● **Given text**:
········
BIO-48: Support for packed bshd seq dataloader and more advanced fp8 integration for llama3 #1418

savitha-eng · 2026-01-14T08:09:40Z

Description

This PR adds FP8 support enhancements for llama3 training building off #1416, including:

Packed BSHD dataloader - A new SequencePackingIterableDataset and create_bshd_packed_dataloader that packs sequences by concatenating across boundaries for BSHD format. Unlike THD packing (which tracks boundaries with cu_seqlens), this yields fixed-length samples with no padding, allowing attention to flow across packed sequences. This has been used as a baseline to compare THD to for FP8 experimentation.
BSHD packing toggle in training scripts - Updated train_fsdp2.py and train_ddp.py to automatically select the dataloader based on config:
- use_sequence_packing=true + attn_input_format=bshd → BSHD packed (cross-boundary attention, no cu_seqlens)
- use_sequence_packing=true + attn_input_format=thd → THD packed (respects boundaries via cu_seqlens)
- use_sequence_packing=false → BSHD unpacked (standard windowing)
LM head bf16 for FP8 - Wraps the lm_head forward pass with fp8_autocast(enabled=False) to keep it in bf16 for numerical stability during FP8 training. (this is currently also present in Add fp8 tests for llama3 #1416)
Configurable first/last layer bf16 - Adds fp8_first_last_bf16 config option that keeps the first and last transformer layers in bf16 while using FP8 for middle layers. This can improve numerical stability during FP8 training.
FP8 tests - Adds training tests for FP8 in BSHD, THD, and BSHD packed modes, plus a test for the first/last bf16 feature.

Usage

Enable FP8 training with first/last layers in bf16

with initialize_config_dir(config_dir="hydra_config", version_base="1.2"):
config = compose(
config_name="L0_sanity",
overrides=[
"fp8_config.enabled=true",
"+dataset.pad_to_multiple_of=16", # Required for FP8
"+config_kwargs.fp8_first_last_bf16=true", # Keep first/last layers in bf16
],
)

Enable FP8 with BSHD packed dataloader via config

with initialize_config_dir(config_dir="hydra_config", version_base="1.2"):
config = compose(
config_name="L0_sanity",
overrides=[
"fp8_config.enabled=true",
"use_sequence_packing=true",
"config_kwargs.attn_input_format=bshd", # Triggers BSHD packed dataloader
"+dataset.pad_to_multiple_of=16",
],
)

Or use packed BSHD dataloader directly

from dataset import create_bshd_packed_dataloader

dataloader, dataset = create_bshd_packed_dataloader(
distributed_config=dist_config,
tokenizer_name_or_path="nvidia/Llama-3.1-8B-Instruct-FP8",
load_dataset_kwargs={"path": "parquet", "data_files": "data.parquet", "streaming": True},
micro_batch_size=4,
max_seq_length=8192,
pad_to_multiple_of=16, # For FP8 compatibility
)### Type of changes

Bug fix (non-breaking change which fixes an issue)
········
● **Tasks to perform**:
a) According to the pull request, why is the lm_head forward pass wrapped with fp8_autocast(enabled=False)? Answer in one to three sentences.
b) Write out the stretch of the pull request from "Configurable first/last layer" through "first/last bf16 feature.", reproducing it word for word.

● **Provided material**:
········
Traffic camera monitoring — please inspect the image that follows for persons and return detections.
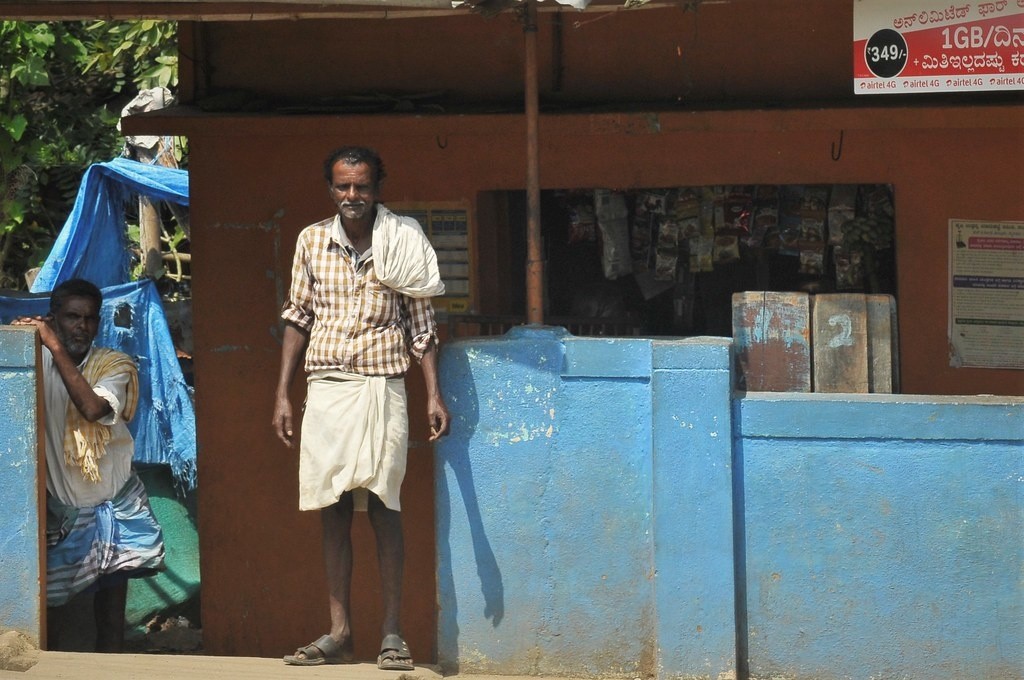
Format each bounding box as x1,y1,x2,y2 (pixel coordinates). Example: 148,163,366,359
········
● **Task-by-task results**:
a) Wrapping the lm_head forward pass with fp8_autocast(enabled=False) keeps that layer in bf16. This is done for numerical stability during FP8 training.

b)
Configurable first/last layer bf16 - Adds fp8_first_last_bf16 config option that keeps the first and last transformer layers in bf16 while using FP8 for middle layers. This can improve numerical stability during FP8 training.
FP8 tests - Adds training tests for FP8 in BSHD, THD, and BSHD packed modes, plus a test for the first/last bf16 feature.